▶ Description of the task:
Reproduce verbatim the rows below, starting with the line containing "What is the distance from the camera's vantage" and ending with the line containing "[147,148] → [195,129]", both lines included. Output only that span.

▶ Materials provided:
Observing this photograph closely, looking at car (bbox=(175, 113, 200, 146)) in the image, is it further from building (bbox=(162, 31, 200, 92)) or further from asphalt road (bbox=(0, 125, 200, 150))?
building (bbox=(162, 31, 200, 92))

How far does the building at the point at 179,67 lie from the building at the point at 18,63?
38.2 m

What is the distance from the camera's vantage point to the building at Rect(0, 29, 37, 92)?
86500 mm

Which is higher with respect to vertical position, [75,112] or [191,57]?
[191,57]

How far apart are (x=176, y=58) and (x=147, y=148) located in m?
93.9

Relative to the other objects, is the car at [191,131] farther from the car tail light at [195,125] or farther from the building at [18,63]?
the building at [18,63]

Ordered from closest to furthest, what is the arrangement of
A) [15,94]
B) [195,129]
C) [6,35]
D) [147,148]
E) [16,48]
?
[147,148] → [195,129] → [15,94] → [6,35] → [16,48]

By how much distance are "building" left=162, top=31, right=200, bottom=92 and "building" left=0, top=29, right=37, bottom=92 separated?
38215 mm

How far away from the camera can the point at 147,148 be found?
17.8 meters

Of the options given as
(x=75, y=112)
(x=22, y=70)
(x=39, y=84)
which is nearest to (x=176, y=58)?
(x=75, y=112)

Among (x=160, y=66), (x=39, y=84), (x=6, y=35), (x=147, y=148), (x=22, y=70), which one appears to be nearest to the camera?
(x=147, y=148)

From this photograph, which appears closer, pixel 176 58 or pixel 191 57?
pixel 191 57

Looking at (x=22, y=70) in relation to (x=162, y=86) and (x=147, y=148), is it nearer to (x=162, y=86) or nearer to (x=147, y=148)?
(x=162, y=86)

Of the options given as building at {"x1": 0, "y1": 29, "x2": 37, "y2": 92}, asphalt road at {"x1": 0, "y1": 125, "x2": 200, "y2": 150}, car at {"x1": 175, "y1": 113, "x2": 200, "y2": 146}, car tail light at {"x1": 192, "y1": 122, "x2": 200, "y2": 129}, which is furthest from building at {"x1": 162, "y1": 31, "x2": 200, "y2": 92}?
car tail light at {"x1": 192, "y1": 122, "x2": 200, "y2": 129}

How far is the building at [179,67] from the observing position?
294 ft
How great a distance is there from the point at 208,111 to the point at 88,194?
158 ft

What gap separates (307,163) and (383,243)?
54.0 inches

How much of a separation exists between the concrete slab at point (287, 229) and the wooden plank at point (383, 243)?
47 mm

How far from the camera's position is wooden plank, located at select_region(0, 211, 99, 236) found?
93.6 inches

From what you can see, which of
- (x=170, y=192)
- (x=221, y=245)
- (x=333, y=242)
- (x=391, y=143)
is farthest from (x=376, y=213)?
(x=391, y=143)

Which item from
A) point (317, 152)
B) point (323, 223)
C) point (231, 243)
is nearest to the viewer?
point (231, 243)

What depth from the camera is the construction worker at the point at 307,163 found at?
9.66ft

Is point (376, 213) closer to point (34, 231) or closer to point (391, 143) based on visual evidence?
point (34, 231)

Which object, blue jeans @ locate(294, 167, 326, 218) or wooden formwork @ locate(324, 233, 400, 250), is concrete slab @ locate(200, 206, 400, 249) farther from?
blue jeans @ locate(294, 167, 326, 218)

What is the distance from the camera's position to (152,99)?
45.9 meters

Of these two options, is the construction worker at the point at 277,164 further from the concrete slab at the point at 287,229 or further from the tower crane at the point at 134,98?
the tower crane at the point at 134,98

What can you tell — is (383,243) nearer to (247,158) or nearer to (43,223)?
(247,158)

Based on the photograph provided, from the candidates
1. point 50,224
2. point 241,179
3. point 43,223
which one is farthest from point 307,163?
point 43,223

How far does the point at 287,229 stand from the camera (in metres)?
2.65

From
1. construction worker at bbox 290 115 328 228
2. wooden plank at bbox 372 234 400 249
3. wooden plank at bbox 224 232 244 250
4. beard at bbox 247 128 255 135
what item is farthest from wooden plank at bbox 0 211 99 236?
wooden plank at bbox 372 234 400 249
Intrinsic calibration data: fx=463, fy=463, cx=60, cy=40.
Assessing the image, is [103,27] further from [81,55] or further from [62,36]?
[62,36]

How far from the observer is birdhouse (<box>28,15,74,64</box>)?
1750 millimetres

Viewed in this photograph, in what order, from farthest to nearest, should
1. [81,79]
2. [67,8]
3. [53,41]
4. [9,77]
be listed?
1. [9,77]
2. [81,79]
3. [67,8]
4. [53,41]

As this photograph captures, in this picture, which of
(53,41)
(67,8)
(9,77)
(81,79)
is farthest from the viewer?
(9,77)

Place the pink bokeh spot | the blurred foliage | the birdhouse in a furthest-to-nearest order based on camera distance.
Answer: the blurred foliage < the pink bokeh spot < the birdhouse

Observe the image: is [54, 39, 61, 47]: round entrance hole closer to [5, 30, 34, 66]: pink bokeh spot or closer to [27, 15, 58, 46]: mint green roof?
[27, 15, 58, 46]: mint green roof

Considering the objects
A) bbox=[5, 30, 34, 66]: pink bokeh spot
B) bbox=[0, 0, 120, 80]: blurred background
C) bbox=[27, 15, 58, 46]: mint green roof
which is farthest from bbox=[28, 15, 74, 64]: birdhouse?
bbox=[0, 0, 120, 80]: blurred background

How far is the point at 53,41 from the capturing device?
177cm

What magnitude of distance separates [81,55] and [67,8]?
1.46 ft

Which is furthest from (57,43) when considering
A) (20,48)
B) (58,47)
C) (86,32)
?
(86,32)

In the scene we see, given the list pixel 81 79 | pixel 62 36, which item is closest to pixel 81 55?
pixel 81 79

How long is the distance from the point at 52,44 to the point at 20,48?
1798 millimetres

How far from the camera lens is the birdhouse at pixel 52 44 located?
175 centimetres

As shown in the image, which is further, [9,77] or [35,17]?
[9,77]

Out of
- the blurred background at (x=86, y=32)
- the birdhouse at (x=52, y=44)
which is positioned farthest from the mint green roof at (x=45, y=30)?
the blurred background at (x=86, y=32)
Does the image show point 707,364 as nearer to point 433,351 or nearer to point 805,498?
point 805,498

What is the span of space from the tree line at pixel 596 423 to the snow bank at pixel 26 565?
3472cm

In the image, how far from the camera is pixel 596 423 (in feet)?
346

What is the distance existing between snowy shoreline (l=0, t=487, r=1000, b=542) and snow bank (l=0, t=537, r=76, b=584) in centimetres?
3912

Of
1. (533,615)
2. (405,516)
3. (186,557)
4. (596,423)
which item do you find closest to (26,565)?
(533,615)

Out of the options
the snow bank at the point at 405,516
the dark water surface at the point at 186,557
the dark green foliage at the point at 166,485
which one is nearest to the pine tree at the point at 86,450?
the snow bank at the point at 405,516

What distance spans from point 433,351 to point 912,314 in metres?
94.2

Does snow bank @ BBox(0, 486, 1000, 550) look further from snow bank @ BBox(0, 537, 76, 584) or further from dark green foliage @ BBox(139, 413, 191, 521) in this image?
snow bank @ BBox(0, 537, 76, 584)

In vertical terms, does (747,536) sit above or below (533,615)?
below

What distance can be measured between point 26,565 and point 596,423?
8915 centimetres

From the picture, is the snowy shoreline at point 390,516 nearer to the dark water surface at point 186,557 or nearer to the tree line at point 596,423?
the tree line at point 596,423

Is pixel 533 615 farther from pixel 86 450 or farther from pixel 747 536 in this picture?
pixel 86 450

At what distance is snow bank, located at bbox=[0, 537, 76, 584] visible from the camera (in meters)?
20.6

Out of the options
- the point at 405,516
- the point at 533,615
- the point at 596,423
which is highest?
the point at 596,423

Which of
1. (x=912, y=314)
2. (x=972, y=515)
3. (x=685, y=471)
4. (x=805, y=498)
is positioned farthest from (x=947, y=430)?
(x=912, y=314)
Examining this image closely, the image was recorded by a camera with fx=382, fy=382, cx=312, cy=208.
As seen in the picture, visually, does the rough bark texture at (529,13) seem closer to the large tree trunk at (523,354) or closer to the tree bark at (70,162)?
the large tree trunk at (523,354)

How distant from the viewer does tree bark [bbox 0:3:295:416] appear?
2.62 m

▶ Task output:
What is the distance from the camera's vantage point to the building at Rect(0, 29, 37, 92)?
86500 mm

Which is higher with respect to vertical position, [75,112] or [191,57]?
[191,57]

How far apart are (x=176, y=58) and (x=147, y=148) located in m?
93.9

Relative to the other objects, is the car at [191,131] farther from the car tail light at [195,125] or farther from the building at [18,63]?
the building at [18,63]

Ordered from closest to furthest, what is the arrangement of
A) [15,94]
B) [195,129]
C) [6,35]
D) [147,148]
E) [16,48]
?
[147,148] → [195,129] → [15,94] → [6,35] → [16,48]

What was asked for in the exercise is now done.